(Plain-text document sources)
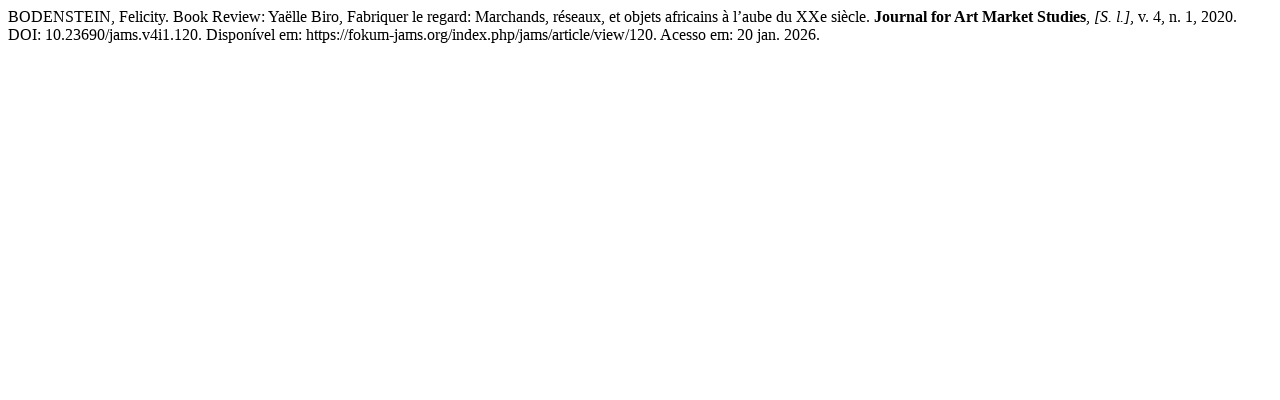

--- FILE ---
content_type: text/html; charset=UTF-8
request_url: https://fokum-jams.org/index.php/jams/citationstylelanguage/get/associacao-brasileira-de-normas-tecnicas?submissionId=120&publicationId=106
body_size: 333
content:
<div class="csl-bib-body">
  <div class="csl-entry">BODENSTEIN, Felicity. Book Review: Yaëlle Biro, Fabriquer le regard: Marchands, réseaux, et objets africains à l’aube du XXe siècle. <b>Journal for Art Market Studies</b>, <i>[S. l.]</i>, v. 4, n. 1, 2020. DOI: 10.23690/jams.v4i1.120. Disponível em: https://fokum-jams.org/index.php/jams/article/view/120. Acesso em: 20 jan. 2026.</div>
</div>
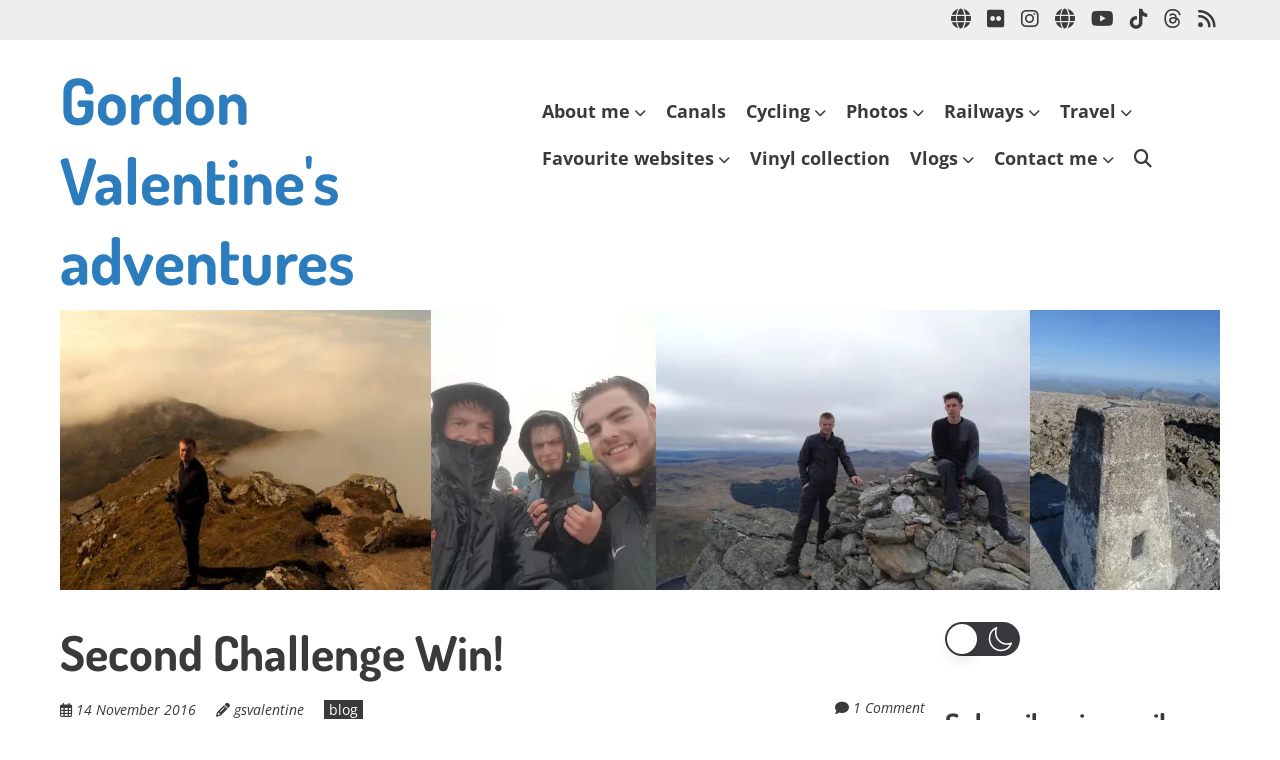

--- FILE ---
content_type: text/css
request_url: https://www.gordon-valentine.com/wp-content/plugins/room-34-presents-on-this-day/r34otd-style.css?ver=3.5.0.1
body_size: 88
content:
ul.r34otd { list-style: none; padding-left: 0; }
ul.r34otd li { margin: 0 0 1.5rem 0; }
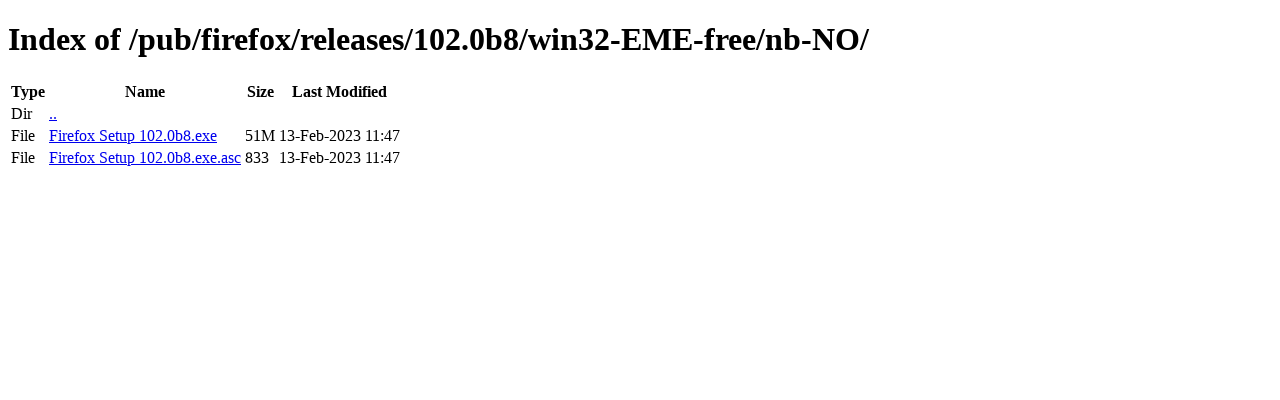

--- FILE ---
content_type: text/html; charset=utf-8
request_url: https://archive.mozilla.org/pub/firefox/releases/102.0b8/win32-EME-free/nb-NO/
body_size: 28
content:
<!DOCTYPE html>
<html>
        <head>
                <meta charset="UTF-8">
                <title>Directory Listing: /pub/firefox/releases/102.0b8/win32-EME-free/nb-NO/</title>
        </head>
        <body>
                <h1>Index of /pub/firefox/releases/102.0b8/win32-EME-free/nb-NO/</h1>
                <table>
                        <tr>
                                <th>Type</th>
                                <th>Name</th>
                                <th>Size</th>
                                <th>Last Modified</th>
                        </tr>
                        
                        <tr>
                                <td>Dir</td>
                                <td><a href="/pub/firefox/releases/102.0b8/win32-EME-free/">..</a></td>
                                <td></td>
                                <td></td>
                        </tr>
                        
                        
                        
                        
                        <tr>
                                <td>File</td>
                                <td><a href="/pub/firefox/releases/102.0b8/win32-EME-free/nb-NO/Firefox Setup 102.0b8.exe">Firefox Setup 102.0b8.exe</a></td>
                                <td>51M</td>
                                <td>13-Feb-2023 11:47</td>
                        </tr>
                        
                        
                        
                        <tr>
                                <td>File</td>
                                <td><a href="/pub/firefox/releases/102.0b8/win32-EME-free/nb-NO/Firefox Setup 102.0b8.exe.asc">Firefox Setup 102.0b8.exe.asc</a></td>
                                <td>833</td>
                                <td>13-Feb-2023 11:47</td>
                        </tr>
                        
                        
                </table>
        </body>
</html>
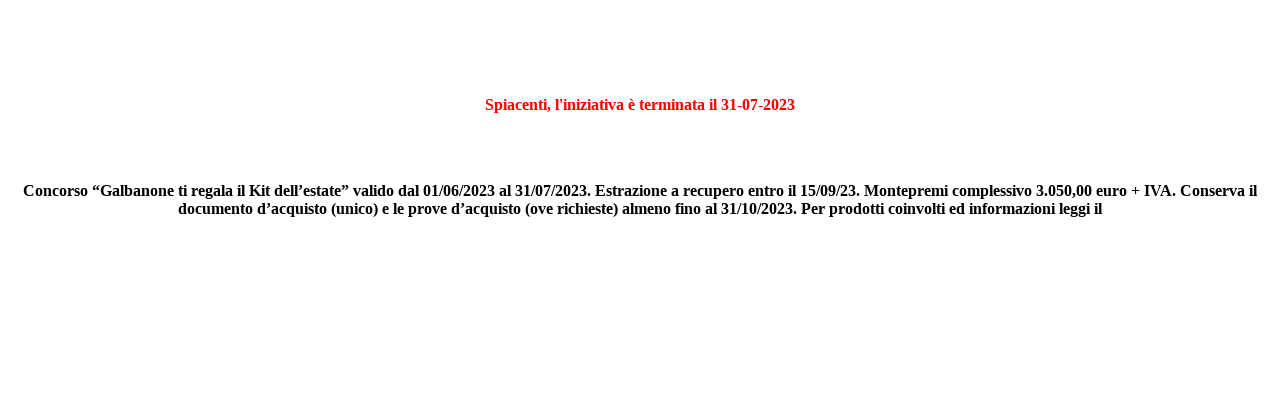

--- FILE ---
content_type: text/html; charset=UTF-8
request_url: https://www.galbani.it/galbanone-ti-regala-il-kit-dell-estate/
body_size: 242
content:
<!DOCTYPE html PUBLIC "-//W3C//DTD XHTML 1.0 Transitional//EN" "http://www.w3.org/TR/xhtml1/DTD/xhtml1-transitional.dtd">
<html xmlns="http://www.w3.org/1999/xhtml">
<head>

	

    
	<meta http-equiv="Content-Type" content="text/html; charset=iso-8859-1" />
	<title></title>
</head>

<body> 

	<br /><br /><br /><br />	

	<p align="center">
		<font color="#FF0000"><b>Spiacenti, l'iniziativa &egrave; terminata il 31-07-2023</b></font>

	</p>

	<br /><br />

	<p align='center'><b>
	
		
			
			
				Concorso “Galbanone ti regala il Kit dell’estate” valido dal 01/06/2023 al 31/07/2023. Estrazione a recupero entro il 15/09/23. Montepremi complessivo 3.050,00 euro + IVA. Conserva il documento d’acquisto (unico) e le prove d’acquisto (ove richieste) almeno fino al 31/10/2023. Per prodotti coinvolti ed informazioni leggi il </b></p>
	</body>

</html>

- **Task to complete**: Find the lines above that hold "href", then copy each of them.

- **Solution for this task**:
                                <td><a href="/pub/firefox/releases/102.0b8/win32-EME-free/">..</a></td>
                                <td><a href="/pub/firefox/releases/102.0b8/win32-EME-free/nb-NO/Firefox Setup 102.0b8.exe">Firefox Setup 102.0b8.exe</a></td>
                                <td><a href="/pub/firefox/releases/102.0b8/win32-EME-free/nb-NO/Firefox Setup 102.0b8.exe.asc">Firefox Setup 102.0b8.exe.asc</a></td>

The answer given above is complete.